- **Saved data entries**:
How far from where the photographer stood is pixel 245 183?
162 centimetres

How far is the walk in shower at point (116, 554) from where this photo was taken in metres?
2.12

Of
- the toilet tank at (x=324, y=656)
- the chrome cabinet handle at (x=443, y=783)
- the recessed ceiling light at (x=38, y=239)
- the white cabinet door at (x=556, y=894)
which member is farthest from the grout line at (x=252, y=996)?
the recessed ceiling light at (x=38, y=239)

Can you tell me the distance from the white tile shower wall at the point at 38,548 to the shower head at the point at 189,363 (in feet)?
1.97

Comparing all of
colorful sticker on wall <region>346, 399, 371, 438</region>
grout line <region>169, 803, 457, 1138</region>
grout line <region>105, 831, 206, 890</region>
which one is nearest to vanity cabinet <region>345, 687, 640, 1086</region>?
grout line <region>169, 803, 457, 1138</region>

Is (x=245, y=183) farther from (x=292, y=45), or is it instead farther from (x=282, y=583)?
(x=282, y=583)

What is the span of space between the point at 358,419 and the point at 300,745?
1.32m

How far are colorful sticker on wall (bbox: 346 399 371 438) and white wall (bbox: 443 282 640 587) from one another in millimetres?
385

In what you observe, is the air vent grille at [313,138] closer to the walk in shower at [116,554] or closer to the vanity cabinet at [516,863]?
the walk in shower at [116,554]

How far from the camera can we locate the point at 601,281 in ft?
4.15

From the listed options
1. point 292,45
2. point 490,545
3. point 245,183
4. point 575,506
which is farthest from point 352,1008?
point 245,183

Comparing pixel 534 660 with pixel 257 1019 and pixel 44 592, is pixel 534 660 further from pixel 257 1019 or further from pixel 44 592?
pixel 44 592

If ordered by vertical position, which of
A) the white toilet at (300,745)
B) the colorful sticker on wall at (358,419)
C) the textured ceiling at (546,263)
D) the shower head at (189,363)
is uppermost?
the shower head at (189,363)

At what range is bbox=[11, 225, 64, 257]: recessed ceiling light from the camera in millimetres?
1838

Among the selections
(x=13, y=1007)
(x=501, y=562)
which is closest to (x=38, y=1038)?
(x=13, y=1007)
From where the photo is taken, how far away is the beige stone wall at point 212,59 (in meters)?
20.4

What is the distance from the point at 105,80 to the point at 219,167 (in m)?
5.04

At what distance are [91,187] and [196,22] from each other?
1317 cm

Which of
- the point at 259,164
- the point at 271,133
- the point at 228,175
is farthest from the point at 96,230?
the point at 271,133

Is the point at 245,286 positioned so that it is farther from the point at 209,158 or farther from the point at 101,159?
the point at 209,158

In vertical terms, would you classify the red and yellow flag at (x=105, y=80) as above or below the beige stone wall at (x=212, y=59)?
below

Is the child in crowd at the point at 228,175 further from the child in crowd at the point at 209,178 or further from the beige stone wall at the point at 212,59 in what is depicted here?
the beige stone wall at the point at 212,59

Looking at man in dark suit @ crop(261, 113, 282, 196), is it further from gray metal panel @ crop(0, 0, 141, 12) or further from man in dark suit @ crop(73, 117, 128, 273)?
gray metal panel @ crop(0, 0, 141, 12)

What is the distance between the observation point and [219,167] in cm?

- **REQUEST**: Rename "camera" to "viewpoint" throughout the material above, and leave every other word unchanged.

- **TASK OUTPUT**:
How far from where the photographer stood is pixel 245 183?
162 centimetres

How far is the walk in shower at point (116, 554) from where this photo was taken in metres?
2.12

Of
- the toilet tank at (x=324, y=656)
- the chrome cabinet handle at (x=443, y=783)
- the recessed ceiling light at (x=38, y=239)
- the white cabinet door at (x=556, y=894)
which member is farthest from the grout line at (x=252, y=996)?
the recessed ceiling light at (x=38, y=239)

Can you tell me the distance from the white tile shower wall at the point at 38,548 to the shower head at the point at 189,363 (in feet)?
1.97

Comparing all of
colorful sticker on wall <region>346, 399, 371, 438</region>
grout line <region>169, 803, 457, 1138</region>
grout line <region>105, 831, 206, 890</region>
which one is nearest to vanity cabinet <region>345, 687, 640, 1086</region>?
grout line <region>169, 803, 457, 1138</region>

Is (x=245, y=183) farther from (x=292, y=45), or is it instead farther from (x=282, y=583)?
(x=282, y=583)

What is the span of space between the point at 358,419 and the point at 300,745?
1.32m

How far are colorful sticker on wall (bbox: 346 399 371 438) and white wall (bbox: 443 282 640 587) from one another in millimetres?
385

In what you observe, is the air vent grille at [313,138] closer to the walk in shower at [116,554] or closer to the vanity cabinet at [516,863]?
the walk in shower at [116,554]

How far from the viewpoint can we locate the point at 601,281 in ft?
4.15

From the listed options
1. point 292,45
2. point 490,545
3. point 245,183
4. point 575,506
which is farthest from point 352,1008?
point 245,183

Comparing pixel 534 660 with pixel 257 1019 and pixel 44 592, is pixel 534 660 further from pixel 257 1019 or further from pixel 44 592?
pixel 44 592

If ordered by vertical position, which of
A) the white toilet at (300,745)
B) the colorful sticker on wall at (358,419)
C) the textured ceiling at (546,263)
D) the shower head at (189,363)
is uppermost?
the shower head at (189,363)

At what range is bbox=[11, 225, 64, 257]: recessed ceiling light from the viewpoint in millimetres?
1838

Among the selections
(x=13, y=1007)
(x=501, y=562)
which is closest to (x=38, y=1038)?
(x=13, y=1007)
From where the photo is taken, how far away is the beige stone wall at point 212,59 (in meters)?
20.4

What is the distance from the point at 105,80 to the point at 219,167 (in m)?
5.04

At what distance are [91,187] and [196,22] from each other?
1317 cm

Which of
- the point at 259,164
- the point at 271,133
- the point at 228,175
is farthest from the point at 96,230?
the point at 271,133

Is the point at 245,286 positioned so that it is farther from the point at 209,158 or farther from the point at 101,159?
the point at 209,158

In vertical terms, would you classify the red and yellow flag at (x=105, y=80) as above or below the beige stone wall at (x=212, y=59)?
below

Is the child in crowd at the point at 228,175 further from the child in crowd at the point at 209,178 or further from the beige stone wall at the point at 212,59 in what is depicted here?
the beige stone wall at the point at 212,59

Looking at man in dark suit @ crop(261, 113, 282, 196), is it further from gray metal panel @ crop(0, 0, 141, 12) or further from man in dark suit @ crop(73, 117, 128, 273)?
gray metal panel @ crop(0, 0, 141, 12)

What is the distance between the observation point and [219,167] in cm?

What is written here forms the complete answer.